Pinterest Insider Silbermann Converts Class B, Sells Class A Shares on 08/20/2025
Rhea-AI Filing Summary
Benjamin Silbermann, a director and reported 10% owner of Pinterest, Inc. (PINS), reported transactions dated 08/20/2025 under a Rule 10b5-1 plan. The report shows conversion of 83,333 Class B shares into Class A shares and an additional conversion of 18,750 Class B into Class A. Concurrently, the reporting person sold 83,333 Class A shares and 18,750 Class A shares at a weighted average price of $34.9626 per share under the 10b5-1 plan. After these transactions, the filing reports 83,333 and 18,750 Class A shares beneficially owned in two indirect accounts and discloses prior derivative holdings and RSUs subject to vesting.
Positive
- Transactions executed under a Rule 10b5-1 plan, indicating pre-planned and systematic sales rather than ad hoc insider trading
- Detailed disclosure of weighted average sale price and price range ($34.9626; $34.7050 to $35.1900), supporting transparency
Negative
- Reported sales reduced direct beneficial holdings to zero in the specific indirect accounts reported for the sold lots
- Some RSUs remain subject to vesting, indicating not all economic exposure is immediately liquid or realized
Insights
TL;DR: Insider executed planned sales and conversions under a 10b5-1 plan; disclosed holdings remain largely indirect.

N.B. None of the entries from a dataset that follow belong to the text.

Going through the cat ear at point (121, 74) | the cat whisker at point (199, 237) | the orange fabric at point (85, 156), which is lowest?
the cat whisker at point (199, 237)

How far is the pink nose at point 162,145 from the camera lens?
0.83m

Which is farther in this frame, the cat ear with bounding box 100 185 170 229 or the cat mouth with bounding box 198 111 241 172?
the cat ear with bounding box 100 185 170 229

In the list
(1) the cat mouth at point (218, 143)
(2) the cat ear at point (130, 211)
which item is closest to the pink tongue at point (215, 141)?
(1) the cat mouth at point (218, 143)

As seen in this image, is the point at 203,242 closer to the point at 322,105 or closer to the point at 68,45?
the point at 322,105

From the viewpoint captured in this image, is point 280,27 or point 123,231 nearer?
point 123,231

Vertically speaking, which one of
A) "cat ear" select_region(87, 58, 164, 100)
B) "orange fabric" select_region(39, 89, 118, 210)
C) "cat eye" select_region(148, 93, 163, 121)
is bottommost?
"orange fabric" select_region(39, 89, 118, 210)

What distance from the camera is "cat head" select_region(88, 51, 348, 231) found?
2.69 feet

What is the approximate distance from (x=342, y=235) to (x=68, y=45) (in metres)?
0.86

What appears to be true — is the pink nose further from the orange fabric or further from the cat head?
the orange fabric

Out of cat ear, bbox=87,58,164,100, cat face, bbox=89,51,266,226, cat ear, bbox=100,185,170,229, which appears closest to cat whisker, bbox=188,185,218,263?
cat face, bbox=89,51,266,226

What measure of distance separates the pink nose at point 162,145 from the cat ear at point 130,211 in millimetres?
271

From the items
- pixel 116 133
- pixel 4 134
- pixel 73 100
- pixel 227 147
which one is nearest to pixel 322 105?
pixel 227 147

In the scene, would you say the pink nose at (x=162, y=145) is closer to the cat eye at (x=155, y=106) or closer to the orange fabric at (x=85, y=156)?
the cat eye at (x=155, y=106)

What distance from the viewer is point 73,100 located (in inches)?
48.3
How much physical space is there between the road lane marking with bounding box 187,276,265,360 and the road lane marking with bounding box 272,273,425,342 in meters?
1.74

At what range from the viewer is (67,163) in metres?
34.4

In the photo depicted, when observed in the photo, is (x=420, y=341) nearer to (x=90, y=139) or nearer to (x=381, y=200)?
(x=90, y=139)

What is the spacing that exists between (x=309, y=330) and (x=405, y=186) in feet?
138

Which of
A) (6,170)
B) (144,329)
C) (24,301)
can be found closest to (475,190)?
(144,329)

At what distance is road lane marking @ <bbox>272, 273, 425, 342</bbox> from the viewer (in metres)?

The Form 4 documents mechanical conversions of Class B into Class A shares and sales executed pursuant to a Rule 10b5-1 trading plan adopted 12/13/2024. The reported weighted average sale price of the disposed Class A shares is $34.9626, with sales ranging from $34.7050 to $35.1900. Holdings after the transactions are shown as indirect through family trust and related entities, and the filer disclaims direct beneficial ownership of certain LLC-held shares except to the extent of any pecuniary interest. For investors, this is a routine, pre-planned liquidity event rather than a company performance disclosure.
TL;DR: The filing shows compliance with disclosure rules and use of a 10b5-1 plan, with clear beneficial ownership disclaimers.
The Form 4 clearly states the transactions were effected under a Rule 10b5-1 trading plan and provides the weighted average price range for the sales, which supports transparency. The report includes a specific disclaimer regarding shares held by SFTC, LLC and notes previously reported RSUs subject to vesting. From a governance perspective, the form meets Section 16 disclosure requirements and documents indirect ownership structures common in founder family arrangements.
Insider Trade Summary
| Type | Security | Shares | Price | Value |
|---|---|---|---|---|
| Conversion | Class B Common Stock | 83,333 | $0.00 | -- |
| Conversion | Class B Common Stock | 18,750 | $0.00 | -- |
| Conversion | Class A Common Stock | 83,333 | $0.00 | -- |
| Sale | Class A Common Stock | 83,333 | $34.9626 | $2.91M |
| Conversion | Class A Common Stock | 18,750 | $0.00 | -- |
| Sale | Class A Common Stock | 18,750 | $34.9626 | $656K |
| holding | Class B Common Stock | -- | -- | -- |
| holding | Class A Common Stock | -- | -- | -- |
Footnotes (1)
- Represents the conversion of shares of Class B Common Stock, par value $0.00001 ("Class B Common Stock") into Class A Common Stock, par value $0.00001 ("Class A Common Stock"), in connection with the sale of such shares pursuant to a Rule 10b5-1 trading plan. The sales reported on this Form 4 were effected pursuant to a Rule 10b5-1 trading plan adopted by the reporting person on December 13, 2024. The reported price in Column 4 is a weighted average sale price. These shares were sold in multiple transactions at prices ranging from $34.7050 to $35.1900 per share. The Reporting Person undertakes to provide to the Company, any security holder of the Company or the staff of the Securities and Exchange Commission, upon request, full information regarding the number of shares sold at each separate price within the range set forth in this footnote. Mr. Silbermann disclaims beneficial ownership of the shares held by the SFTC, LLC, a Delaware limited liability company owned by The Silbermann 2012 Irrevocable Trust. This report shall not be deemed an admission that he is the beneficial owner of such shares, except to the extent of his pecuniary interest, if any, in such shares by virtue of certain of his immediate family members' interests in The Silbermann 2012 Irrevocable Trust. Represents previously reported RSUs that are subject to vesting requirements. Each share of Class B Common Stock is convertible at any time at the option of the holder into one share of the Class A Common Stock. Additionally, each share of Class B Common Stock will, subject to certain exceptions, convert automatically into one share of Class A Common Stock upon any transfer, and in other circumstances as outlined in the Issuer's Certificate of Incorporation.